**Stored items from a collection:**
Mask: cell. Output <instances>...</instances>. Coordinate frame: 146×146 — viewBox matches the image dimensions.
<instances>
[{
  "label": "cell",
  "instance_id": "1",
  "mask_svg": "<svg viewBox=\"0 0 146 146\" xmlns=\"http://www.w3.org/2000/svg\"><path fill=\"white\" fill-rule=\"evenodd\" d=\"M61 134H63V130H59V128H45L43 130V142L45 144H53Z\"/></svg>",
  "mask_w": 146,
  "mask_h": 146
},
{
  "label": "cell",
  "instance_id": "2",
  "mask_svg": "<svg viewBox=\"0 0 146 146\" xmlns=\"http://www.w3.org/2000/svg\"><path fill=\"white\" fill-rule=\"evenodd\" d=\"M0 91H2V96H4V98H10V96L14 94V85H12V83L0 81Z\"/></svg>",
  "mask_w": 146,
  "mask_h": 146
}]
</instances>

**Short exercise:**
Quote the entire listing above line by line, reproducing each character without any alteration.

**Solution for this task:**
Mask: cell. Output <instances>...</instances>. Coordinate frame: 146×146 — viewBox matches the image dimensions.
<instances>
[{
  "label": "cell",
  "instance_id": "1",
  "mask_svg": "<svg viewBox=\"0 0 146 146\" xmlns=\"http://www.w3.org/2000/svg\"><path fill=\"white\" fill-rule=\"evenodd\" d=\"M61 134H63V130H59V128H45L43 130V142L45 144H53Z\"/></svg>",
  "mask_w": 146,
  "mask_h": 146
},
{
  "label": "cell",
  "instance_id": "2",
  "mask_svg": "<svg viewBox=\"0 0 146 146\" xmlns=\"http://www.w3.org/2000/svg\"><path fill=\"white\" fill-rule=\"evenodd\" d=\"M0 91H2V96H4V98H10V96L14 94V85H12V83L0 81Z\"/></svg>",
  "mask_w": 146,
  "mask_h": 146
}]
</instances>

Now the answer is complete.